Anne Frank monument in Amsterdam vandalized with red ‘Gaza’ graffitihttps://www.timesofisrael.com/anne-frank-monument-in-amsterdam-vandalized-with-red-gaza-graffiti/Mayor calls incident ‘unbelievable disgrace,’ as city removes slogan daubed on statue; police arrest suspect in vandalism of Christian-Zionist community center near Utrecht
A monument to Holocaust diarist Anne Frank in the Amsterdam neighborhood where she lived for much of her life was vandalized with anti-Israel graffiti, local media reported Tuesday.
The word “Gaza” was daubed in red paint on the pedestal, a reference to the ongoing war between Israel and Hamas in the Gaza Strip, which started with the Palestinian terror group’s devastating October 7 assault on Israel.
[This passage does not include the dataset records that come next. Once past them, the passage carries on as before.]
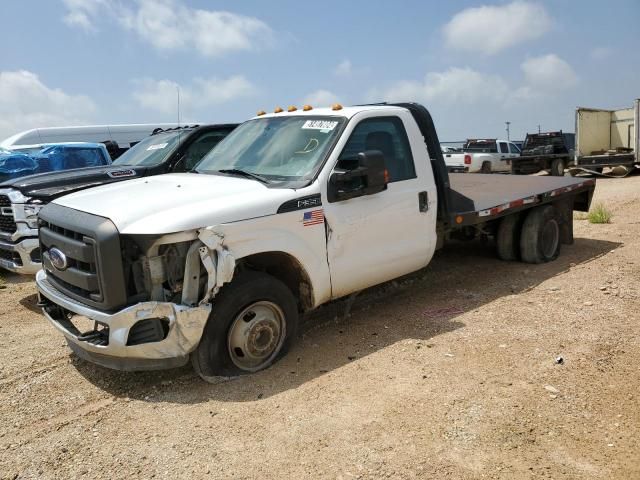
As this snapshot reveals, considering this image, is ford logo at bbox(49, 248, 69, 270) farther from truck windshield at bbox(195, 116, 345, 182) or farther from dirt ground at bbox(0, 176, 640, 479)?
truck windshield at bbox(195, 116, 345, 182)

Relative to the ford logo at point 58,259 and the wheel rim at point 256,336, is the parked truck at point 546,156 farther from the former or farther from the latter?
the ford logo at point 58,259

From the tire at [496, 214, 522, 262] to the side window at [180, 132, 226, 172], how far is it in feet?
13.3

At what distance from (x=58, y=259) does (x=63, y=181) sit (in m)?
3.01

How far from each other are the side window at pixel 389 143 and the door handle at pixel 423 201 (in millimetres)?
197

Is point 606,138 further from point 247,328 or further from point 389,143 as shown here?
point 247,328

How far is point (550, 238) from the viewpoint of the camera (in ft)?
24.2

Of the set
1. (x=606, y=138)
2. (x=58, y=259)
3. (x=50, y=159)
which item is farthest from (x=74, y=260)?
(x=606, y=138)

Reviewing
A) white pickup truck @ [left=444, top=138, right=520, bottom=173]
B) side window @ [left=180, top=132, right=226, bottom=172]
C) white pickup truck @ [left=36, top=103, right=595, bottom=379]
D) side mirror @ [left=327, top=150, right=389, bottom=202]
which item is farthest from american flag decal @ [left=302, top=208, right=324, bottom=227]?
white pickup truck @ [left=444, top=138, right=520, bottom=173]

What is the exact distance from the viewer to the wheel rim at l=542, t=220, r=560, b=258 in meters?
7.27

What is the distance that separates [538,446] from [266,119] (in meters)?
3.70

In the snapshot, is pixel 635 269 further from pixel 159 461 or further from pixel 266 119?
pixel 159 461

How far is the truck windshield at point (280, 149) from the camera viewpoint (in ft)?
15.1

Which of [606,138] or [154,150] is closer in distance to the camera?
[154,150]

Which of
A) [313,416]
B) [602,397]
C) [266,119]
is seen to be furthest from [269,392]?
[266,119]
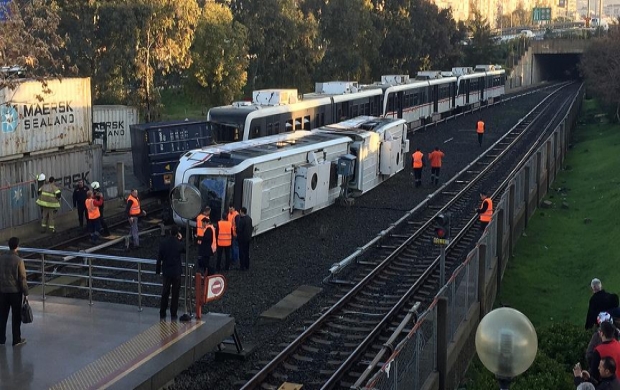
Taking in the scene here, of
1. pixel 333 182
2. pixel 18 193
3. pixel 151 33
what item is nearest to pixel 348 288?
pixel 333 182

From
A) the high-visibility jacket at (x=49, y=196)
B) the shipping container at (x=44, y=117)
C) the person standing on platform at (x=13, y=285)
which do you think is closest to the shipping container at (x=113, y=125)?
the shipping container at (x=44, y=117)

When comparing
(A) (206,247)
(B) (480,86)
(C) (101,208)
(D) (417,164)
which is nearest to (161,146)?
(C) (101,208)

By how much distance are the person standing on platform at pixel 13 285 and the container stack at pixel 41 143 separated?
11333 millimetres

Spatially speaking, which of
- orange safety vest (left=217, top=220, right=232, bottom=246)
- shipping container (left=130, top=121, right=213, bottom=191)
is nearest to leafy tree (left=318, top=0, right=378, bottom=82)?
shipping container (left=130, top=121, right=213, bottom=191)

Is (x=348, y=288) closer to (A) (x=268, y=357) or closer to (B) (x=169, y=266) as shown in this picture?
(A) (x=268, y=357)

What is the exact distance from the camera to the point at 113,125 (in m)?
41.9

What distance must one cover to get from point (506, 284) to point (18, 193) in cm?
1347

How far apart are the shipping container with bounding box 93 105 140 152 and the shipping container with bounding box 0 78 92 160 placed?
13.9 metres

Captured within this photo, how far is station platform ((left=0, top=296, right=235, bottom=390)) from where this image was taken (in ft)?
33.2

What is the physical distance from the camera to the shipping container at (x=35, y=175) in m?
22.5

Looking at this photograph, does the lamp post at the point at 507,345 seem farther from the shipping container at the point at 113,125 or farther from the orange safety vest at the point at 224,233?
the shipping container at the point at 113,125

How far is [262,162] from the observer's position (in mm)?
20656

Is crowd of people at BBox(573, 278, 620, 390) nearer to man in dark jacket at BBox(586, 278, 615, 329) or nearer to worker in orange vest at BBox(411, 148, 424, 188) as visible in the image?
man in dark jacket at BBox(586, 278, 615, 329)

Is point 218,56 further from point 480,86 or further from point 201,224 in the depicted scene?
point 201,224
The Center for Information and Documentation on Israel said that a police report was filed.
City workers and police were dispatched to the statue to remove the graffiti, which was cleaned off, the local AT5 outlet reported.
Mayor Femke Halsema called the graffiti an “unbelievable disgrace” and urged the public to come forward with information that might help catch the culprits.
The World Jewish Congress posted to social media that “vandalizing a statue commemorating Anne Frank, a teenage girl murdered in the Holocaust will not help ‘free Palestine,’ or end the war. This is unacceptable. The only thing it will help is further normalize antisemitism and dehumanize victims of the Holocaust.”
Gert-Jan Jammink, who initiated the project to install the monument, which was unveiled in 2005, told AT5 that the vandalism was “scandalous.”
“It represents the 14,000 Jews from this district who were murdered. It is not about a current situation,” Jammink said. “If you want to draw attention to something, you can go to another location. I have previously advocated for a camera and light source at this location. It makes us think again that we have to do something to protect this defenseless image.”
In June, anti-Israel, pro-Palestinian activists defaced several buildings in the same area, claiming they were targeting companies that have links to Israel.
The war has brought with it a spike in antisemitism around the world, with Jewish communities and icons targeted by anti-Israel activists. Earlier this year there were violent protests by anti-Israel activists at Amsterdam University that forced its closure for two days.
Meanwhile, on Wednesday, Dutch police arrested a 33-year-old woman from Arnhem on suspicion that she participated in the vandalization of a Christian-Zionist community center near Utrecht.
The woman may be tied to Extinction Rebellion, a far-left environmentalist group that recently demonstrated outside the Christians for Israel headquarters in Nijkerk near Utrecht, the VeluweFM radio station reported.
The vandalism earlier this week included the scrawling of the slogan “Free Gaza” on the three-story building that houses the Christians for Israel group and subsidiaries, such as the Israel Product Center. The building features a large Israeli flag at the entrance.
War erupted on October 7, when Hamas led a massive cross-border raid on Israel that killed 1,200 people amid numerous atrocities. The 3,000 terrorists who burst into southern Israel also abducted 251 people who were taken as hostages to Gaza.
Israel responded with a military offensive to destroy Hamas, topple its Gaza regime, and free the hostages.
The Hamas-run Gaza health ministry says more than 38,000 people in the Strip have been killed or are presumed dead in the fighting so far, though the toll cannot be verified and does not differentiate between civilians and fighters. Israel says it has killed some 15,000 combatants in battle and some 1,000 terrorists inside Israel during the October 7 attack.
Anne Frank was born in Germany and then moved to Amsterdam when she was a young girl. The family was trapped there when Nazi Germany occupied the Netherlands in World War II. After hiding from the Nazis for two years, Anne Frank and her family were captured in a raid in 1944. The teenager and her sister died in the Bergen-Belsen concentration camp in 1945.
Her diary, found by her father Otto after the war, became one of the most well-read accounts of the Holocaust, selling some 30 million copies.